--- THE REQUEST ---
Pull out every line in the listing below that contains the string "empty".

--- RECORDS FOR THIS EXERCISE ---
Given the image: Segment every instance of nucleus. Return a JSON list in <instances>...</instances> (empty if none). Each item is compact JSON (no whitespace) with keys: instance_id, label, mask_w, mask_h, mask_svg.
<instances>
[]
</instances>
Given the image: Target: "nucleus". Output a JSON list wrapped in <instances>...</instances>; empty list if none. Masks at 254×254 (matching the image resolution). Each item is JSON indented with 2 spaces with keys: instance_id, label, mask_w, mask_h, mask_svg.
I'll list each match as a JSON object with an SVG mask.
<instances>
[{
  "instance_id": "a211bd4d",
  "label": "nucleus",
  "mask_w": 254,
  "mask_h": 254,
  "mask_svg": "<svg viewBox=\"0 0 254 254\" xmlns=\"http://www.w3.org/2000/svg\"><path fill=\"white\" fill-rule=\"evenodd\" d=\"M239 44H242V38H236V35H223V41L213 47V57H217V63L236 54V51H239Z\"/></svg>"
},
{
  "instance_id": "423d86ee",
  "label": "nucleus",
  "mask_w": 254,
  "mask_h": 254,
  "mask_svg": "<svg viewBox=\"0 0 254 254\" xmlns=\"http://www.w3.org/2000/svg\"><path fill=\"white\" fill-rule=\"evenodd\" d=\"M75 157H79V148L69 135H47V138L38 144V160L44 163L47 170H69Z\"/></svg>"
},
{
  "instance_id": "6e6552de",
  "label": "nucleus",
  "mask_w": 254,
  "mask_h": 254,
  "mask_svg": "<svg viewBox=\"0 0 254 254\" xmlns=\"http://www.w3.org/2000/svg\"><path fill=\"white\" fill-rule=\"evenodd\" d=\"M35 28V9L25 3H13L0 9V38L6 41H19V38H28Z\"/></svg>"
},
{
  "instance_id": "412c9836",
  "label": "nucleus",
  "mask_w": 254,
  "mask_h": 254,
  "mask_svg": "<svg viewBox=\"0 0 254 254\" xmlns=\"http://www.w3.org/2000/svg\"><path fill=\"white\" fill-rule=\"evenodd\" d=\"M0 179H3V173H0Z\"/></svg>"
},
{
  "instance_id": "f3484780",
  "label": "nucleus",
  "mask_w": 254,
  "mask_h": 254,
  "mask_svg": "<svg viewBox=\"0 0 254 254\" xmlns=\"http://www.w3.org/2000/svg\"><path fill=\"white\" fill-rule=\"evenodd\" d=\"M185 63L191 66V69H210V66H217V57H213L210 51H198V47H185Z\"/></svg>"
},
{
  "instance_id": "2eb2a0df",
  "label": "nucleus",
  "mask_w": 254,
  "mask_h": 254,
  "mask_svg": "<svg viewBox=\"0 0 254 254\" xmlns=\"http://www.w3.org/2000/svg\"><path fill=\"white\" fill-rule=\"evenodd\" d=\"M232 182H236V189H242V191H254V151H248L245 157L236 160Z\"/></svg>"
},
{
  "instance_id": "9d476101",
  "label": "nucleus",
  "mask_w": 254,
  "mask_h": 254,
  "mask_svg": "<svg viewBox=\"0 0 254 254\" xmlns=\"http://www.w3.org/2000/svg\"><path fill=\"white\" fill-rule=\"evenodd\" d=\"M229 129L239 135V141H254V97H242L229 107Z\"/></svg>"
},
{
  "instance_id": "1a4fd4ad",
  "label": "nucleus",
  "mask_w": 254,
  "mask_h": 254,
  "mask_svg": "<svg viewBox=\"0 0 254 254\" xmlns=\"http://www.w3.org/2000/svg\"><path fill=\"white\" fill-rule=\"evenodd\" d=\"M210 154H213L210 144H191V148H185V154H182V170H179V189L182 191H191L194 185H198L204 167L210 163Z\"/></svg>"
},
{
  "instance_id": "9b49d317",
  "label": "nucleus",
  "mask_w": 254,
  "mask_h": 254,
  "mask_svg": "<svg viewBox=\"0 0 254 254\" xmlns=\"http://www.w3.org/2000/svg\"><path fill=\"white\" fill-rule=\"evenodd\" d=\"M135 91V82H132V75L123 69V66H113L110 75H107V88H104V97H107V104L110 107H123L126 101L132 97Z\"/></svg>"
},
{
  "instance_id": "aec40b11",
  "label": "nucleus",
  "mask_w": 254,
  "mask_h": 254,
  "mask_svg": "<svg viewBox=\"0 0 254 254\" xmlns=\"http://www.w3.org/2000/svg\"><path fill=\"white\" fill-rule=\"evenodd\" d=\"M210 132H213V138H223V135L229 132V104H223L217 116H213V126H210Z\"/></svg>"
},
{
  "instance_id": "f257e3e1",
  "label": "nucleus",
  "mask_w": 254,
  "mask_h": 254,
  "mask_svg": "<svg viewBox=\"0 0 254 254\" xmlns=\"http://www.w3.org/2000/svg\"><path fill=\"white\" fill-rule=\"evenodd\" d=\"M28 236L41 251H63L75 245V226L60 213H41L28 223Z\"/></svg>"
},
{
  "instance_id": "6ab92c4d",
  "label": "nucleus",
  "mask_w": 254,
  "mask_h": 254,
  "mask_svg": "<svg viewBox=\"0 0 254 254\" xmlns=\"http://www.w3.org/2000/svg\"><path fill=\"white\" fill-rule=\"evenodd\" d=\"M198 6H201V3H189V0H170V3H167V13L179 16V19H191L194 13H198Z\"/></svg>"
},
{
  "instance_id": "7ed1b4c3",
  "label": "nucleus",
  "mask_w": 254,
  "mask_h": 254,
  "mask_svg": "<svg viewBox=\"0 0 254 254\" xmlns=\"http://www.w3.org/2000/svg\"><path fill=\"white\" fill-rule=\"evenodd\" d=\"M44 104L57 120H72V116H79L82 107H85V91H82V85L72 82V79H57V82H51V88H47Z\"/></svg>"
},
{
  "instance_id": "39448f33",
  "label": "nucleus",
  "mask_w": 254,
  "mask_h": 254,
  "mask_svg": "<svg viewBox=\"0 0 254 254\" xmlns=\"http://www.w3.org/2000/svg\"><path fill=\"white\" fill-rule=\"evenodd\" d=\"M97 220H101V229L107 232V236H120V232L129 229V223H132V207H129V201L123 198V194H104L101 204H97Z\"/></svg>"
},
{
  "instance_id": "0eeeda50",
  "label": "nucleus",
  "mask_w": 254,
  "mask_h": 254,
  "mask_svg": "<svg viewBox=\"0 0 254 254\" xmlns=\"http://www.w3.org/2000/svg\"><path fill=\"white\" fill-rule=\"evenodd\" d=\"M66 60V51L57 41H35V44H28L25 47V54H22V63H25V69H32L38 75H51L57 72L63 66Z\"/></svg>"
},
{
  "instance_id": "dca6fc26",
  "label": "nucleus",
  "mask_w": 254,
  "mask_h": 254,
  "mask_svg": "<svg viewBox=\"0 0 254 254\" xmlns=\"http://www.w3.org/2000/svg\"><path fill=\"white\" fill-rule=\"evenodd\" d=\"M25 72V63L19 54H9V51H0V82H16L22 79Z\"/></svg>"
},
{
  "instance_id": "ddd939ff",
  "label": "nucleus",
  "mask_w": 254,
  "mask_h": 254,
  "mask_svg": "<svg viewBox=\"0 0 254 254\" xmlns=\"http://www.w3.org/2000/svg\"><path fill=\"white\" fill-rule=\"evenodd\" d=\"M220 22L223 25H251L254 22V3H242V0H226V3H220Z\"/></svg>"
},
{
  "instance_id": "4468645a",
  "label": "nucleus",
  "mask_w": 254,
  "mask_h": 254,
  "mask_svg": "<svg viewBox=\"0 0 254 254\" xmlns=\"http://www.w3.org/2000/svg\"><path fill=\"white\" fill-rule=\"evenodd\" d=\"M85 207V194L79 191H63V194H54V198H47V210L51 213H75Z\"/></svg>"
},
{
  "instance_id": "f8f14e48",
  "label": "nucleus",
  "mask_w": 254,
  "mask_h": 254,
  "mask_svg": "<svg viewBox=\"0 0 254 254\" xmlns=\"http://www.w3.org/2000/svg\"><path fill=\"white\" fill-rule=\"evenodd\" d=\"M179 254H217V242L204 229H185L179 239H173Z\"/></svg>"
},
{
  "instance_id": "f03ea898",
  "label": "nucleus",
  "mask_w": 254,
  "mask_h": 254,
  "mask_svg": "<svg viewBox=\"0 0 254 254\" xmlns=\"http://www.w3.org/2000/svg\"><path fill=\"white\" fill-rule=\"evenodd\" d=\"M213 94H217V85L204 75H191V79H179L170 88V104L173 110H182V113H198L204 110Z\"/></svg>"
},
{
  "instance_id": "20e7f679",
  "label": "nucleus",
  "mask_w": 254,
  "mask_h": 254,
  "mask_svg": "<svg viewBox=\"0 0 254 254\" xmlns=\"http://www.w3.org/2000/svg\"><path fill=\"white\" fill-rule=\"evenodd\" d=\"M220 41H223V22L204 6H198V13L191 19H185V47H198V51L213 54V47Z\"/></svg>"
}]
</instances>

--- ANSWER TO THE EXERCISE ---
Given the image: Segment every instance of nucleus. Return a JSON list in <instances>...</instances> (empty if none). Each item is compact JSON (no whitespace) with keys: instance_id, label, mask_w, mask_h, mask_svg.
Given the image: Target: "nucleus". Output a JSON list wrapped in <instances>...</instances>; empty list if none. Masks at 254×254 (matching the image resolution). Each item is JSON indented with 2 spaces with keys: instance_id, label, mask_w, mask_h, mask_svg.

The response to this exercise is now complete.